[Document text Boundary: Start]
To become a validator in Ethereum 2.0, you need to send at least 32 ETH per staking contract to the Beacon Chain, a ledger of accounts that maintains and coordinates a network of participants. It does not process transactions and does not interact with smart contracts. Validators are active participants in the network that verify transactions and mine new token blocks in the network. A validator can work alone or through a pool (e.g., Lido, Rocket Pool).

Current investors will become validators after the Ethereum core network is upgraded. They will receive a reward in ETH depending on how much they sent in staking and how long they participated in validating transactions on the network.

Despite the potential benefit, investors who have deposited coins to work with the validator are in significant disadvantage due to the drop in ETH and are unable to withdraw funds from the protocol before the main Merge upgrade.

In a report published on July 6, Glassnode analyzed the total number of ETH sent to staking, the change in the number of new deposits per day, as well as the average ETH purchase price and the potential loss of investors.

There has been a steady influx of coins from investors wishing to become validators since the developers launched the Beacon network in November 2020. The total number of ETH blocked has now reached 12,98 million, representing more than 10,9% of the circulating supply. 62% of this amount was sent before the asset's November 2021 all-time high (ATH) price, and the remaining 38% was sent afterwards. At the November ATH, when ETH was worth $4819, the total value of staked deposits reached $39,7 billion, corresponding to 263 918 network validators. After ATH, however, the value fell by $25,65 billion. Despite the market drop, investors sent about 5 million more ETH to staking, and the number of validators increased to 406 047 units.

Source: Glassnode.com

When ETH prices fell below the 2018 ATH level, Ethereum 2.0 deposits slowed noticeably. During 2020 and 2021, there were typically 500 to 1 000 new deposits of 32 ETH each day. Currently, the average number of deposits has dropped to 122 per day.
[Document text Boundary: End]
What you need to do:
A. According to the Ethereum staking text, what is the minimum amount of ETH that must be sent per staking contract to become a validator?
B. Quote the Ethereum staking text starting at "In a report" and ending at "loss of investors.".
C. Write what comes next in the Ethereum staking text, picking up after its final sentence.
[Record set Boundary: Start]
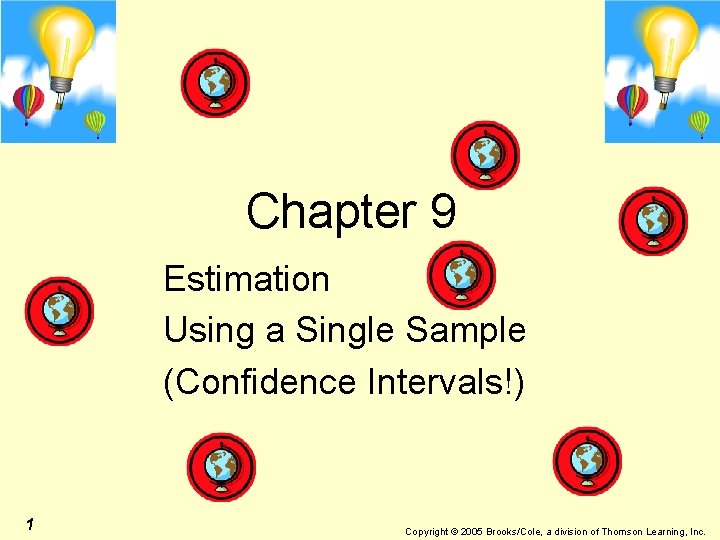 Chapter 9

Estimation
Using a Single Sample
(Confidence Intervals!)

1

Copyright © 2005 Brooks/Cole, a division of Thomson Learning, Inc.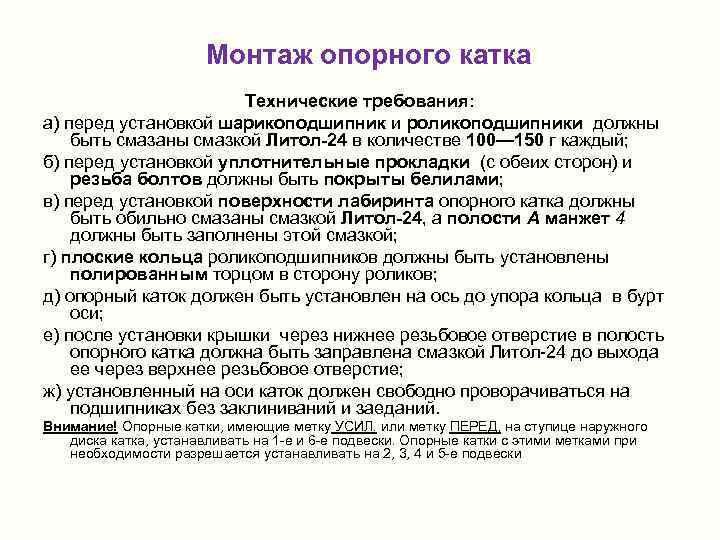 Монтаж опорного катка

Технические требования:

а) перед установкой шарикоподшипник и роликоподшипники должны быть смазаны смазкой Литол-24 в количестве 100—150 г каждый;

б) перед установкой уплотнительные прокладки (с обеих сторон) и резьба болтов должны быть покрыты белилами;

в) перед установкой поверхности лабиринта опорного катка должны быть обильно смазаны смазкой Литол-24, а полости А манжет 4 должны быть заполнены этой смазкой;

г) плоские кольца роликоподшипников должны быть установлены полированным торцом в сторону роликов;

д) опорный каток должен быть установлен на ось до упора кольца в бурт оси;

е) после установки крышки через нижнее резьбовое отверстие в полость опорного катка должна быть заправлена смазкой Литол-24 до выхода ее через верхнее резьбовое отверстие;

ж) установленный на оси каток должен свободно проворачиваться на подшипниках без заклиниваний и заеданий.

Внимание! Опорные катки, имеющие метку УСИЛ. или метку ПЕРЕД. на ступице наружного диска катка, устанавливать на 1-е и 6-е подвески. Опорные катки с этими метками при необходимости разрешается устанавливать на 2, 3, 4 и 5-е подвески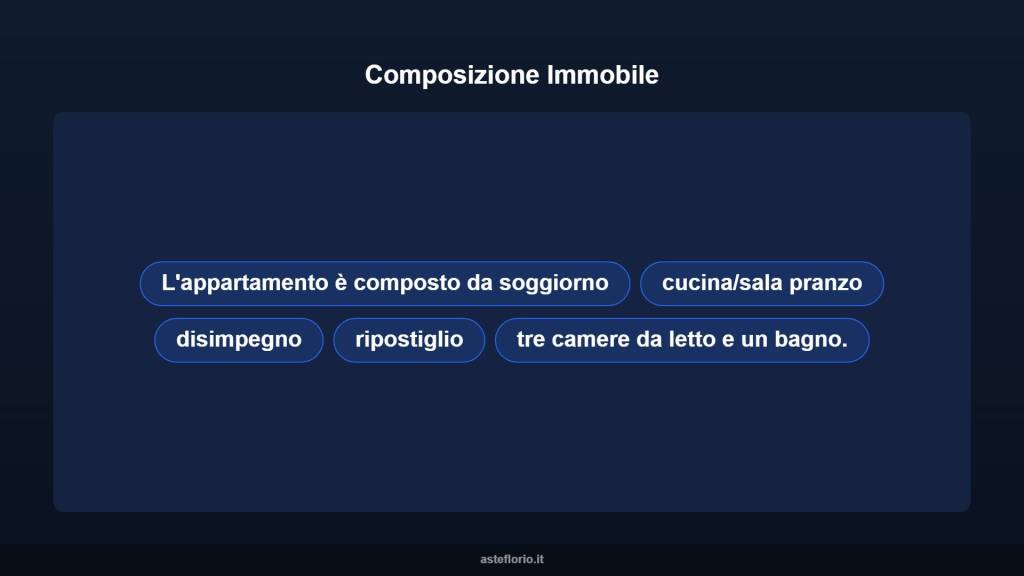 Composizione Immobile

L'appartamento è composto da soggiorno

cucina/sala pranzo

disimpegno

ripostiglio

tre camere da letto e un bagno.

asteflorio.it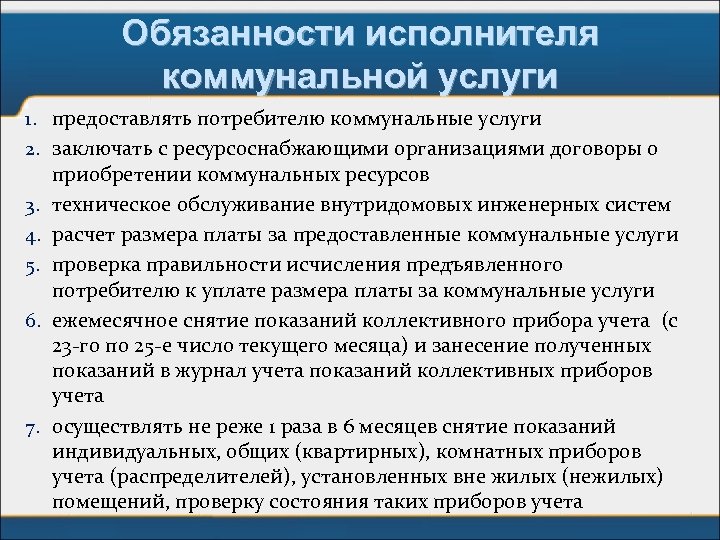 Обязанности исполнителя коммунальной услуги

1. предоставлять потребителю коммунальные услуги
2. заключать с ресурсоснабжающими организациями договоры о приобретении коммунальных ресурсов
3. техническое обслуживание внутридомовых инженерных систем
4. расчет размера платы за предоставленные коммунальные услуги
5. проверка правильности исчисления предъявленного потребителю к уплате размера платы за коммунальные услуги
6. ежемесячное снятие показаний коллективного прибора учета (с 23-го по 25-е число текущего месяца) и занесение полученных показаний в журнал учета показаний коллективных приборов учета
7. осуществлять не реже 1 раза в 6 месяцев снятие показаний индивидуальных, общих (квартирных), комнатных приборов учета (распределителей), установленных вне жилых (нежилых) помещений, проверку состояния таких приборов учета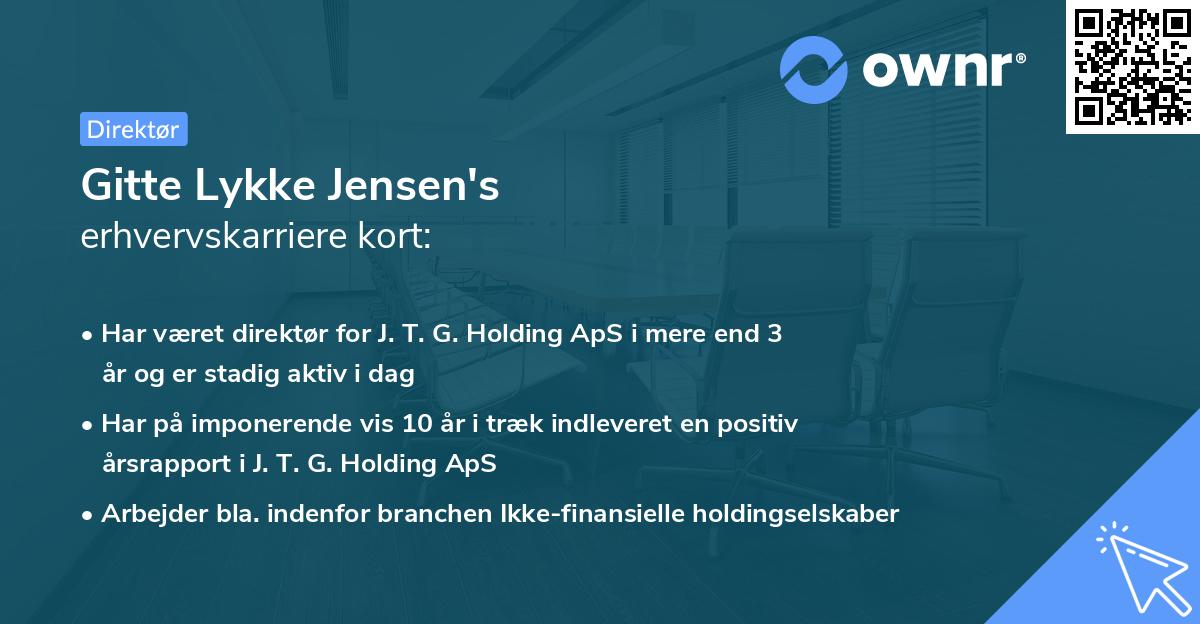 ownr®

Direktør

Gitte Lykke Jensen's
erhvervskarriere kort:

• Har været direktør for J. T. G. Holding ApS i mere end 3 år og er stadig aktiv i dag

• Har på imponerende vis 10 år i træk indleveret en positiv årsrapport i J. T. G. Holding ApS

• Arbejder bla. indenfor branchen Ikke-finansielle holdingselskaber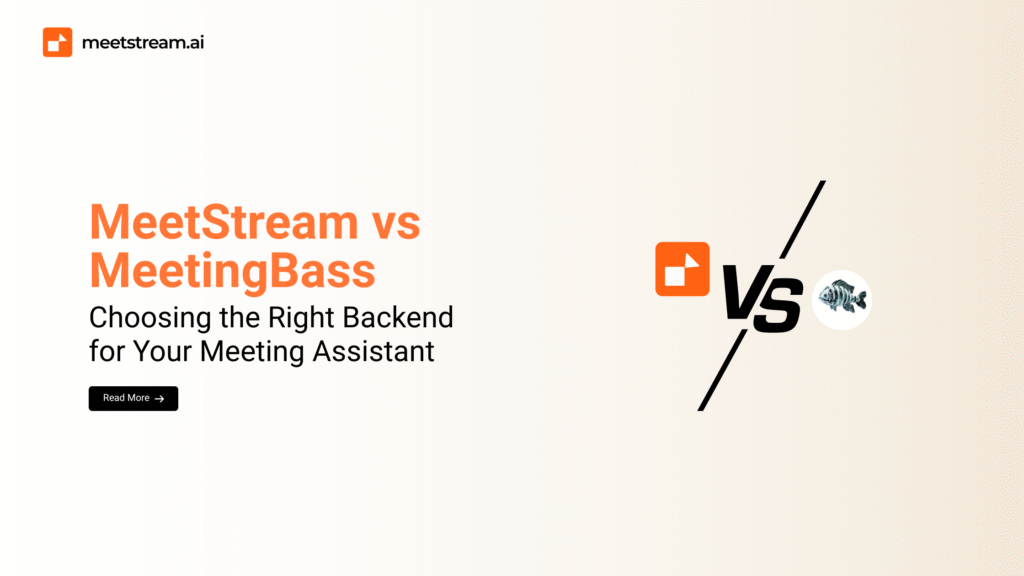 meetstream.ai

MeetStream vs MeetingBass

Choosing the Right Backend for Your Meeting Assistant

Read More →

VS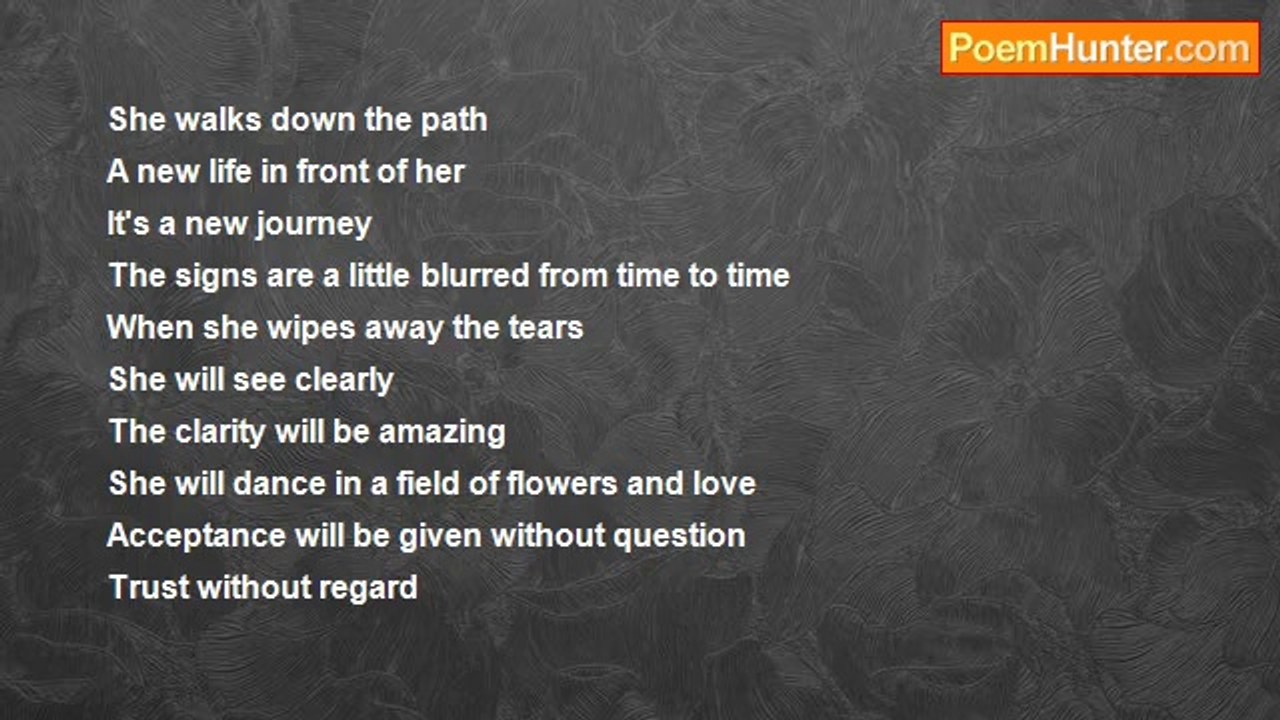 PoemHunter.com

She walks down the path
A new life in front of her
It's a new journey
The signs are a little blurred from time to time
When she wipes away the tears
She will see clearly
The clarity will be amazing
She will dance in a field of flowers and love
Acceptance will be given without question
Trust without regard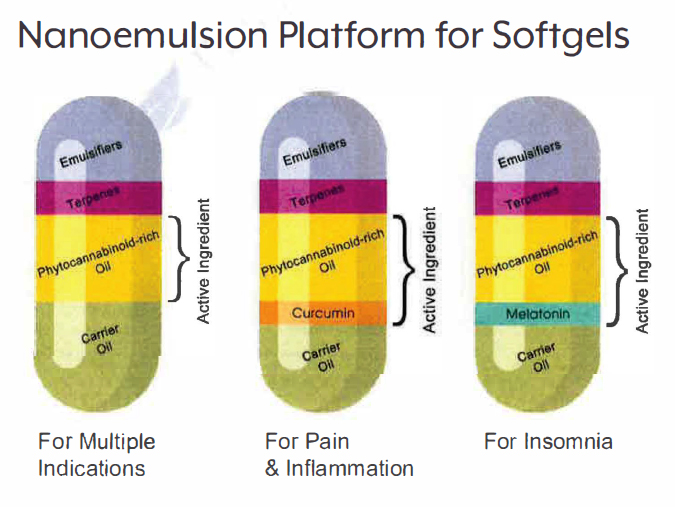 Nanoemulsion Platform for Softgels

Emulsifiers
Terpenes
Phytocannabinoid-rich Oil
Carrier Oil
Active Ingredient
For Multiple Indications

Emulsifiers
Terpenes
Phytocannabinoid-rich Oil
Curcumin
Carrier Oil
Active Ingredient
For Pain & Inflammation

Emulsifiers
Terpenes
Phytocannabinoid-rich Oil
Melatonin
Carrier Oil
Active Ingredient
For Insomnia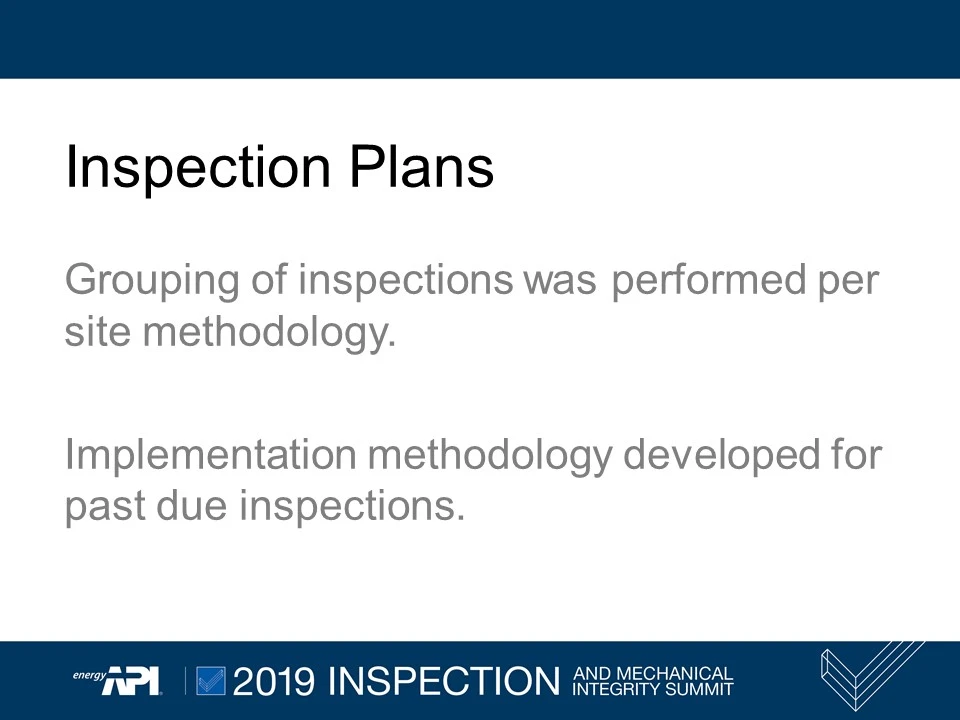 Inspection Plans

Grouping of inspections was performed per site methodology.

Implementation methodology developed for past due inspections.

energy API | 2019 INSPECTION AND MECHANICAL INTEGRITY SUMMIT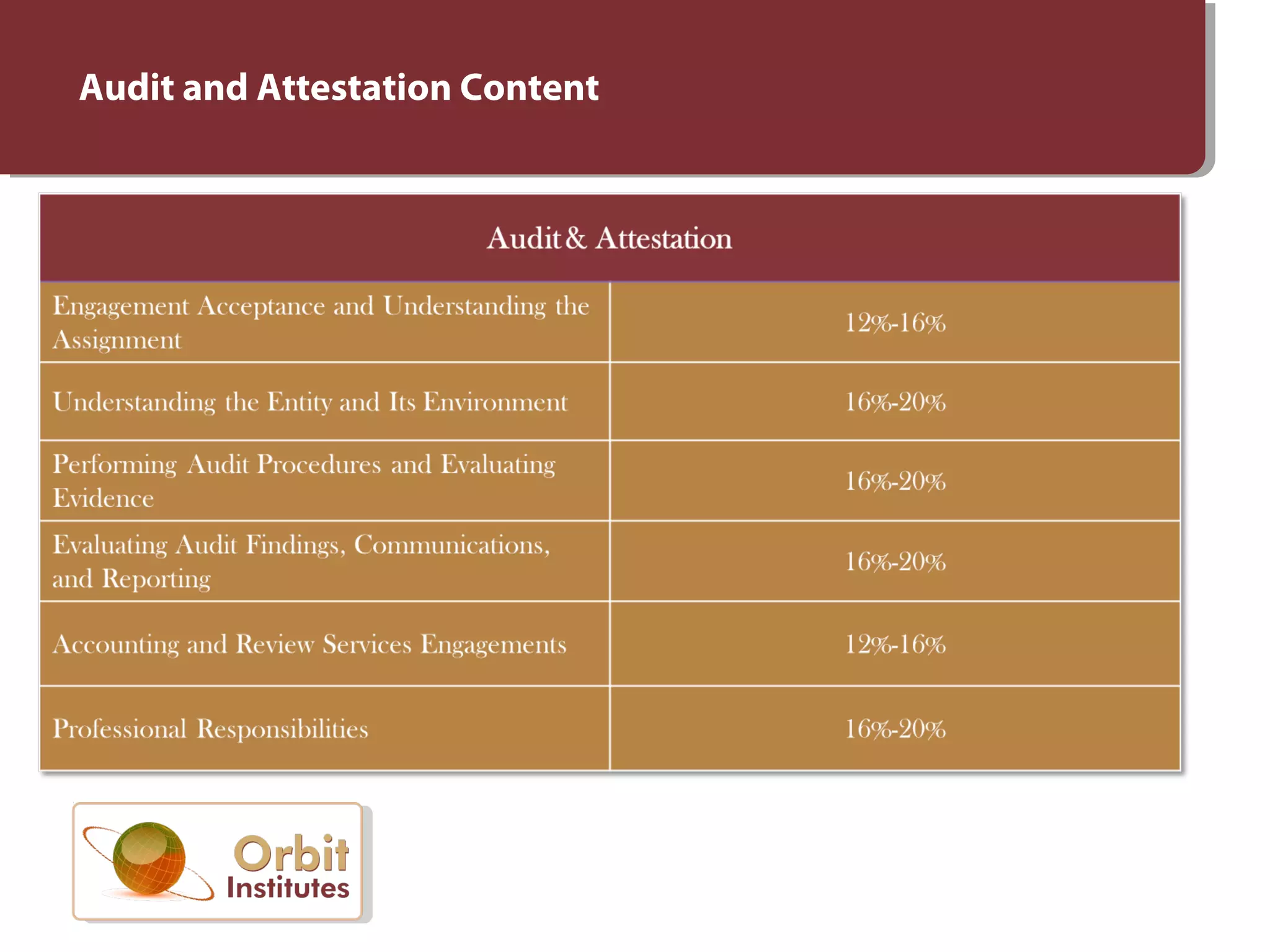 Audit and Attestation Content

| Audit & Attestation | |
|---|---|
| Engagement Acceptance and Understanding the Assignment | 12%-16% |
| Understanding the Entity and Its Environment | 16%-20% |
| Performing Audit Procedures and Evaluating Evidence | 16%-20% |
| Evaluating Audit Findings, Communications, and Reporting | 16%-20% |
| Accounting and Review Services Engagements | 12%-16% |
| Professional Responsibilities | 16%-20% |

Orbit Institutes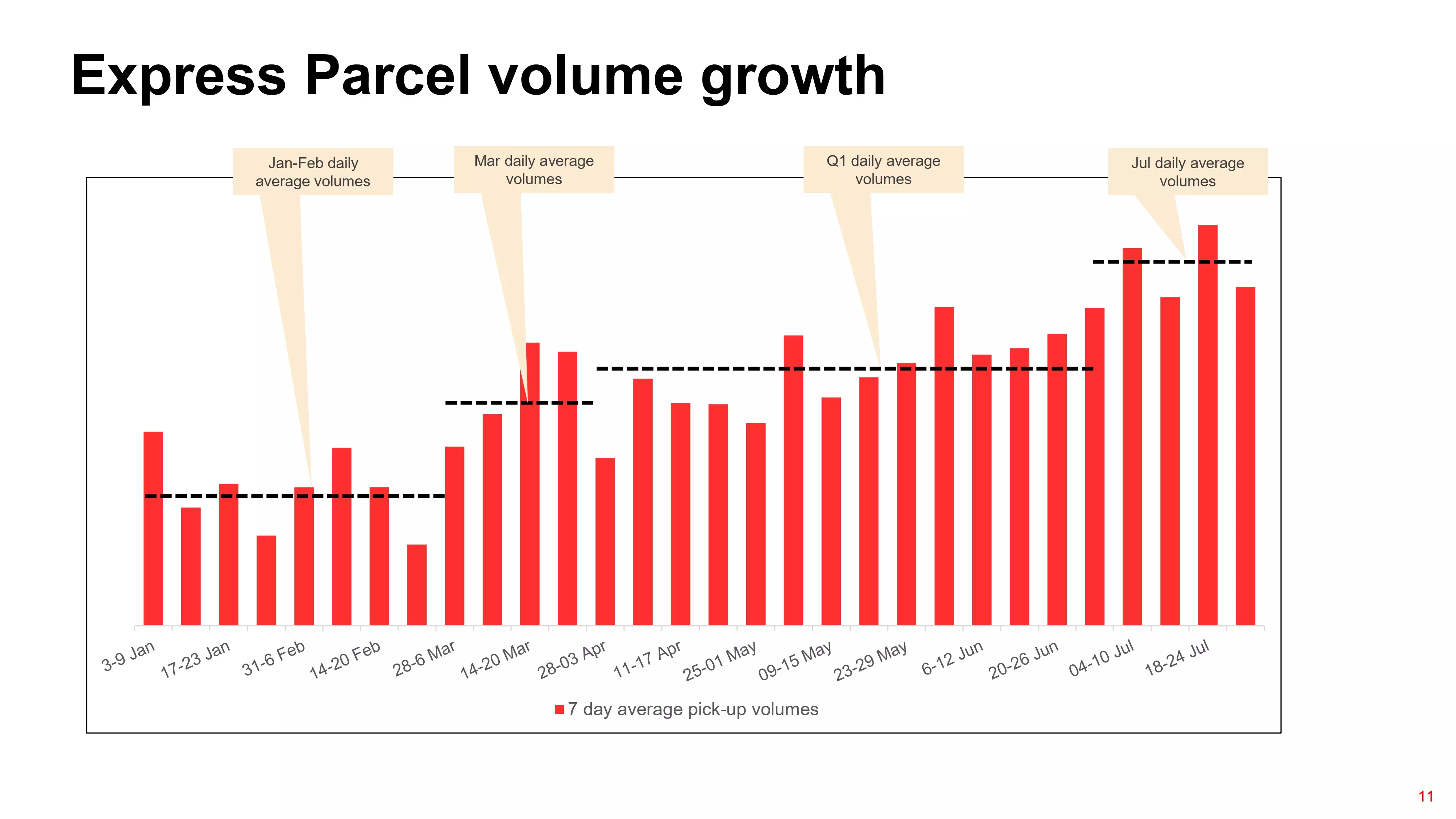 Express Parcel volume growth

Jan-Feb daily average volumes

Mar daily average volumes

Q1 daily average volumes

Jul daily average volumes

3-9 Jan
17-23 Jan
31-6 Feb
14-20 Feb
28-6 Mar
14-20 Mar
28-03 Apr
11-17 Apr
25-01 May
09-15 May
23-29 May
6-12 Jun
20-26 Jun
04-10 Jul
18-24 Jul

7 day average pick-up volumes

11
[Record set Boundary: End]
Answers to each task:
A. At least 32 ETH.

B.
In a report published on July 6, Glassnode analyzed the total number of ETH sent to staking, the change in the number of new deposits per day, as well as the average ETH purchase price and the potential loss of investors.

C.
Source: Glassnode.com

Since deposits cannot yet be withdrawn, we can calculate the average value of ETH 2.0 at the time of deposit (the so-called realization price). To do this, the sum of all ETH deposits multiplied by the ETH price at the time of deposit must be divided by the total amount of ETH in staking.

Source: Glassnode.com

With the resulting realization price of $2390 per ETH and an ETH rate of $1060 as of July 6, most investors who bet on Ethereum 2.0 have an average loss of 55%. If you compare that to the realized price for the amount of ETH that investors have deposited all along, the losses are 36%. The conclusion from this is that all Ethereum 2.0 deposits making profits were made back in January 2021, when ETH was worth less than $1000. That is, only 17% of the total number of deposits are profitable.

Source: Glassnode.com

Another reason for the slowdown in deposits could have been the low yield of ETH 2.0, which is decreasing due to the growth of new coins in staking. As of today, it is only 4,2% according to the staking platform EverStake.

It can be concluded that investors who used liquid derivatives such as Lido (stETH), with the ability to sell them on exchanges, were probably better at hedging downside risk. This explains the high demand for derivatives, along with the ability to use as collateral in DeFi applications.